May 20, 2001
Burn, Baby, Burn
By PAUL KRUGMAN
W ho knew that Dick Cheney had such a sense of humor?
He had us rolling in the aisles after the famous put-down in which he
dismissed energy conservation as nothing more than a "sign of personal
virtue." But the joke got much better Thursday, with the release of
the administration's energy plan. Just for laughs, Mr. Cheney threw in
a few mock conservation measures. Topping the list was a tax credit
for get this people who purchase hybrid gas-electric cars.
In case you don't quite get the joke: during the campaign one of
George W. Bush's favorite gag lines involved making fun of Al Gore's
proposal for you guessed it a tax credit for purchase of hybrid cars.
It got big laughs because it symbolized his opponent's supposed
preoccupation with trivialities. Now, in a fine satirical gesture, Mr.
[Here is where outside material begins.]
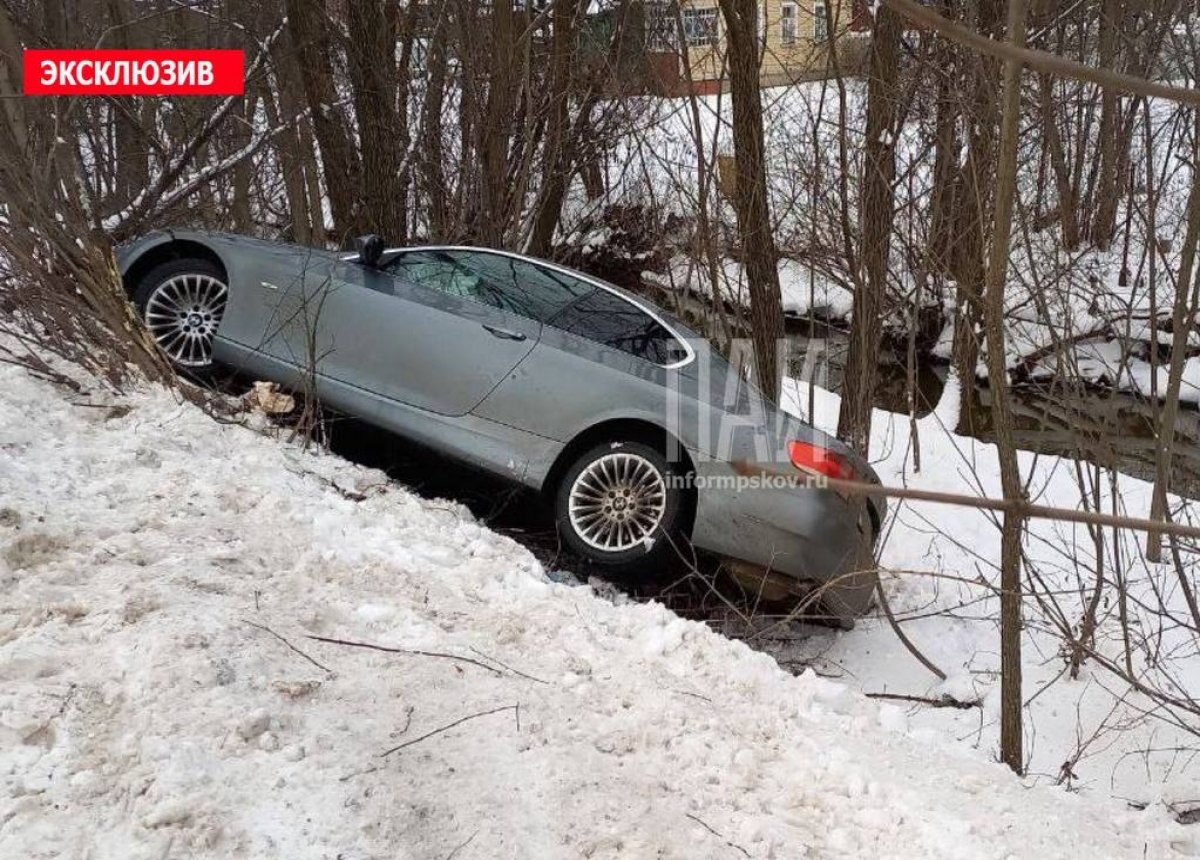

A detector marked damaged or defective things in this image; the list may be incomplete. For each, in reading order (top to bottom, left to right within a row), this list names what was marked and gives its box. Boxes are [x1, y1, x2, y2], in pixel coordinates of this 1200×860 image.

crashed silver sedan [117, 228, 884, 620]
Cheney has made the very same proposal his lead conservation measure.
Take that, you wimps!
It seems that the pundits, having misjudged Mr. Bush and Mr. Cheney
during the campaign, have done it again. We now know that the moderate
rhetoric Mr. Bush used during the campaign was insincere; but it turns
out that the administration's libertarian rhetoric during the selling
of the tax cut was equally insincere. These guys don't believe in free
markets: what they're really into is heavy metal. Refineries!
Pipelines! Nuclear power plants! That's the stuff!
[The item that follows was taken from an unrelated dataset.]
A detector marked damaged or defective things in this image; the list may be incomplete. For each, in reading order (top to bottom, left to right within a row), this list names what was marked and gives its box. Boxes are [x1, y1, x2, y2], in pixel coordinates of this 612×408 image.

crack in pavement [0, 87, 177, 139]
To justify their lust for tubular steel, Mr. Cheney and his
collaborators have gone to great lengths to fabricate an energy crisis
and they have also suddenly decided that free markets don't work after
all. "Estimates," says the report, "indicate that over the next 20
years U.S. oil consumption will increase by 33 percent." Whose
estimates? We are never told. But that's an awfully high number. In
the 20 years ending in 1999, the last year for which official data are
available, oil consumption rose less than 5 percent. All I can figure
is that Mr. Cheney's people are extrapolating from the abrupt decline
in automobile fuel efficiency over the last few years, as people have
switched from ordinary cars to S.U.V.'s. And what they are saying is
that we should base our energy policy on the assumption that this
quite recent trend will continue unabated for decades.
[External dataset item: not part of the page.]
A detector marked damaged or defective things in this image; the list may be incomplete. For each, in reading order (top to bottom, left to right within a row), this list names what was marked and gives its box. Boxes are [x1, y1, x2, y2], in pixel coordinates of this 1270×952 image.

This doesn't have to happen. In fact, it isn't going to happen, even
in the absence of any serious conservation measures. To burn as much
oil as the Cheney report says we need, everyone who still drives a
mere car would have to acquire an S.U.V., and everyone who now drives
an S.U.V. would have to start driving something the size of a Sherman
tank.
What's behind Mr. Cheney's greasy math? It goes without saying that he
wants to scare us into relaxing environmental regulation. But there's
more: the Cheney plan provides an array of subsidies, explicit and
implicit, for energy producers. Indeed, the libertarian Cato Institute
calls the plan a "smorgasbord of handouts and subsidies for virtually
every energy lobby in Washington."
Strange, isn't it? If you're a low- paid worker, or an energy
consumer, the free market is sacrosanct it would be a terrible thing
if government provided you with any assistance. But energy producers
apparently need special encouragement to do their regular job.
In fact, of course, they don't. Mr. Cheney loves to talk about our
alleged need to build a new power plant every week for the next 20
years, implying that this is a herculean task that can only be
accomplished with a lot of help from Washington. But high prices have
already sparked a huge construction boom in the power industry, which
will add three or four plants per week for the next few years. As some
wags have put it, if the power industry wants to meet Mr. Cheney's
target it will have to slow down its building program.
The truth is that the administration has things exactly the wrong way
around. It claims that we face a long-run energy crisis, and that
there are no short-term answers. The reality is that in the long run
the forces of supply and demand will take care of our energy needs,
with or without Mr. Cheney's expensive new program of corporate
welfare. What we need is a strategy to deal with the temporary problem
of sky-high prices and huge windfall profits. But we're not going to
get it, at least not from Washington.